Given entries
------------------------

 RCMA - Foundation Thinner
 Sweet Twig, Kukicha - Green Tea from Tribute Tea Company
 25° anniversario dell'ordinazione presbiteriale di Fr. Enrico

------------------------

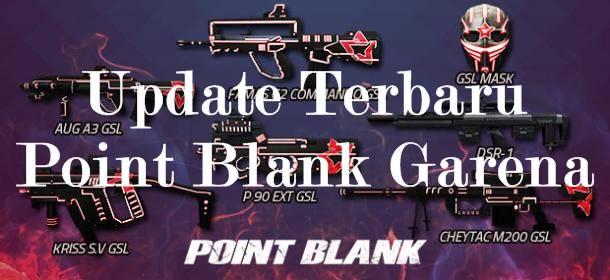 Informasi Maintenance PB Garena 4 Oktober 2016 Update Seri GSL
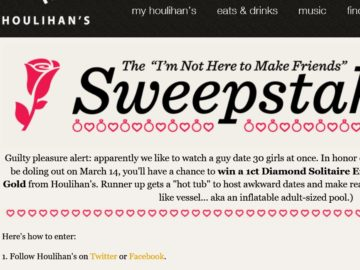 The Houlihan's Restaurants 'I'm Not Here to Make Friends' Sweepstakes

------------------------

Goal of the exercise
Taking the listing above as the source, transcribe only the lines starting at the line with "RCMA - Foundation Thinner" and going through the line with "25° anniversario dell'ordinazione", unaltered and with both ends included.

Response area
 RCMA - Foundation Thinner
 Sweet Twig, Kukicha - Green Tea from Tribute Tea Company
 25° anniversario dell'ordinazione presbiteriale di Fr. Enrico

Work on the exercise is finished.